= WHAT THE EXERCISE ASKS =
Return verbatim the entries from the line containing "photos 1 DENSO" through the line containing "藤井風 Fujii Kaze LOVE ALL SERVE ALL STADIUM LIVE Blu-ray 藤井風", both lines included.

= SUPPLIED MATERIAL =
%%

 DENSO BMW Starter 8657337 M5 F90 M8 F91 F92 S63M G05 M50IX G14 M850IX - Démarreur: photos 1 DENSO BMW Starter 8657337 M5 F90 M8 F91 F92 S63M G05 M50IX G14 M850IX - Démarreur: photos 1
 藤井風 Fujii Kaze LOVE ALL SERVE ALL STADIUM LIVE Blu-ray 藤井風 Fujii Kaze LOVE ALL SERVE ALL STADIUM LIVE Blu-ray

%%
%%

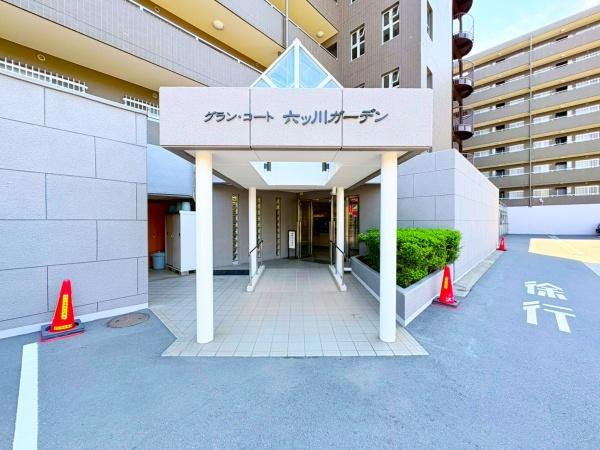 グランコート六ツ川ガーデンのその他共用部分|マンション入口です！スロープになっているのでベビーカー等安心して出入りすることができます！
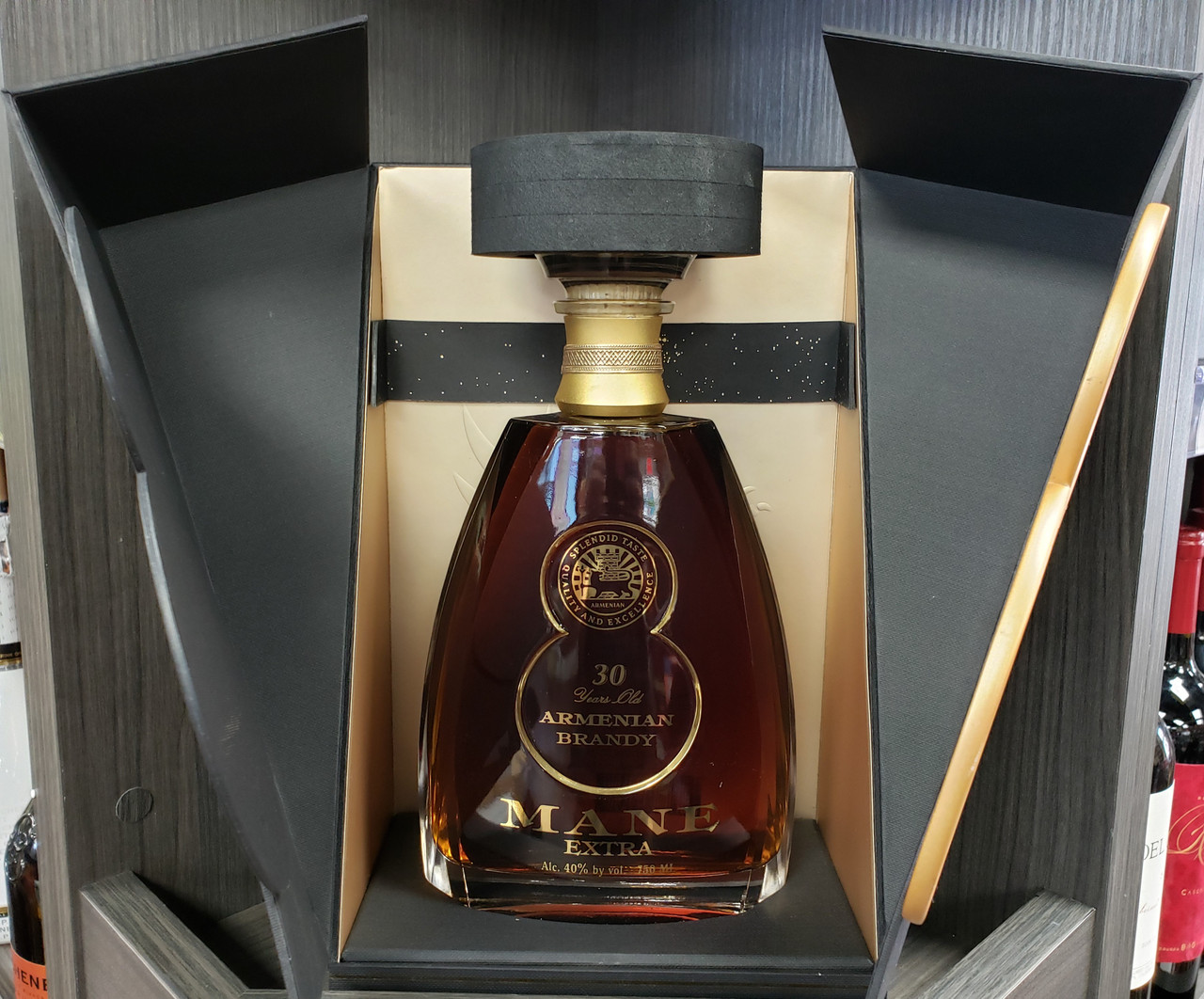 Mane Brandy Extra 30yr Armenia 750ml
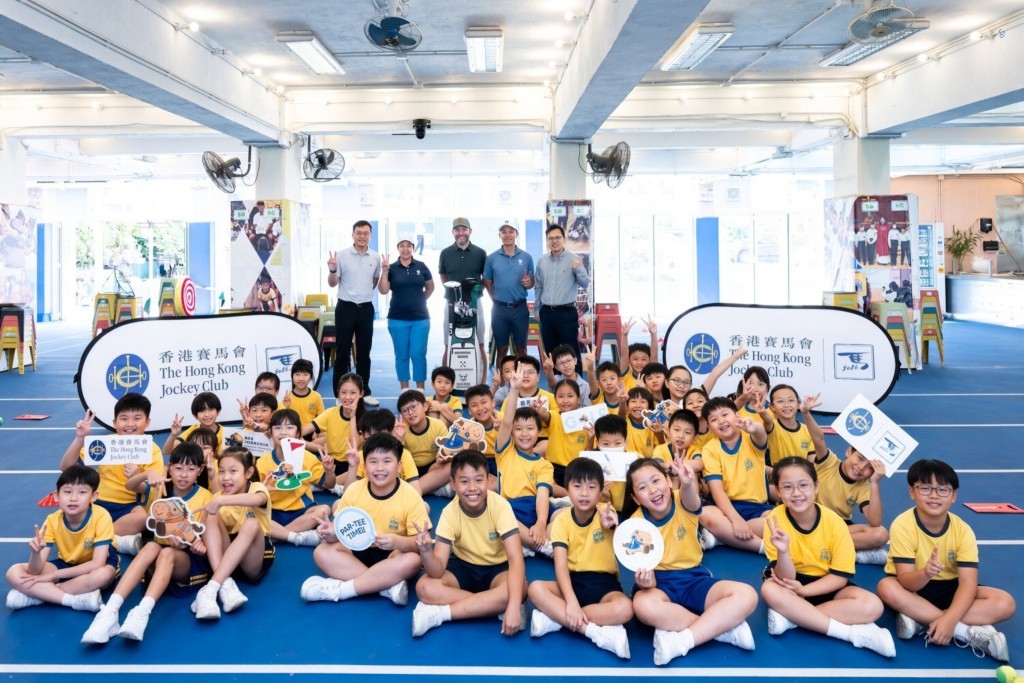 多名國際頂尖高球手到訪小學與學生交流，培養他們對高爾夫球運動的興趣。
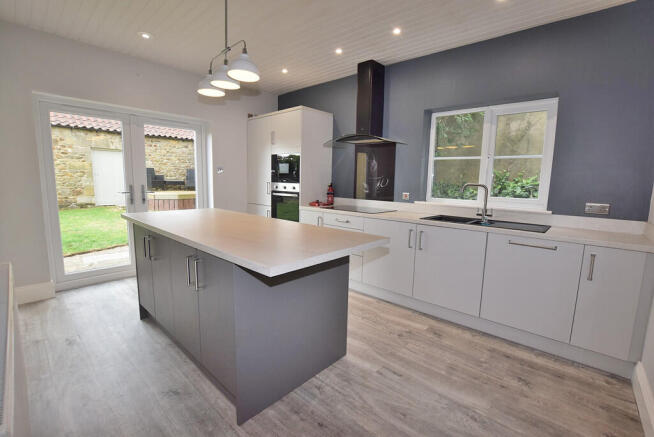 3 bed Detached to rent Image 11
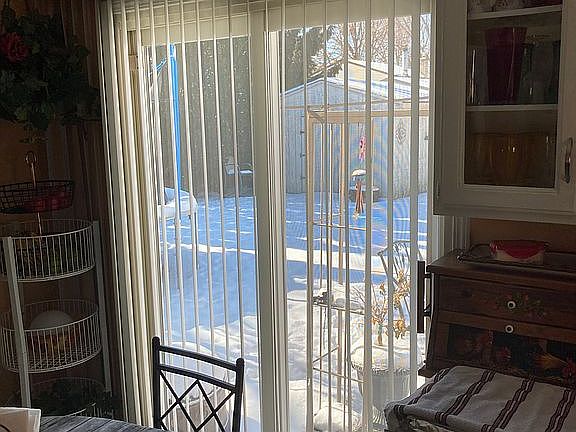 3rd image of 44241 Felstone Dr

%%
%%

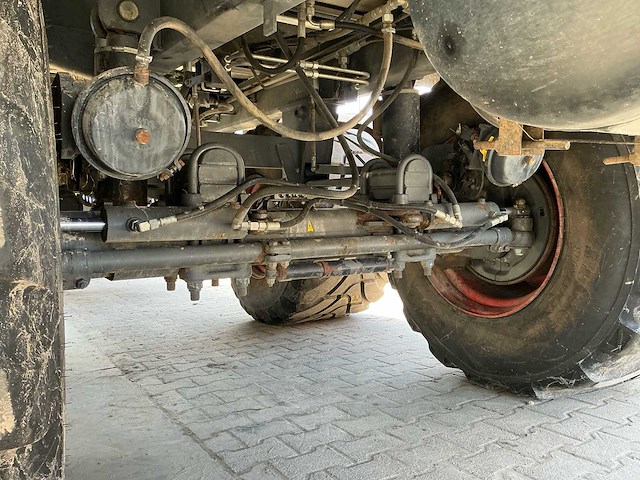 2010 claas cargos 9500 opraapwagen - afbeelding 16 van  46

%%

= YOUR SOLUTION =
 DENSO BMW Starter 8657337 M5 F90 M8 F91 F92 S63M G05 M50IX G14 M850IX - Démarreur: photos 1 DENSO BMW Starter 8657337 M5 F90 M8 F91 F92 S63M G05 M50IX G14 M850IX - Démarreur: photos 1
 藤井風 Fujii Kaze LOVE ALL SERVE ALL STADIUM LIVE Blu-ray 藤井風 Fujii Kaze LOVE ALL SERVE ALL STADIUM LIVE Blu-ray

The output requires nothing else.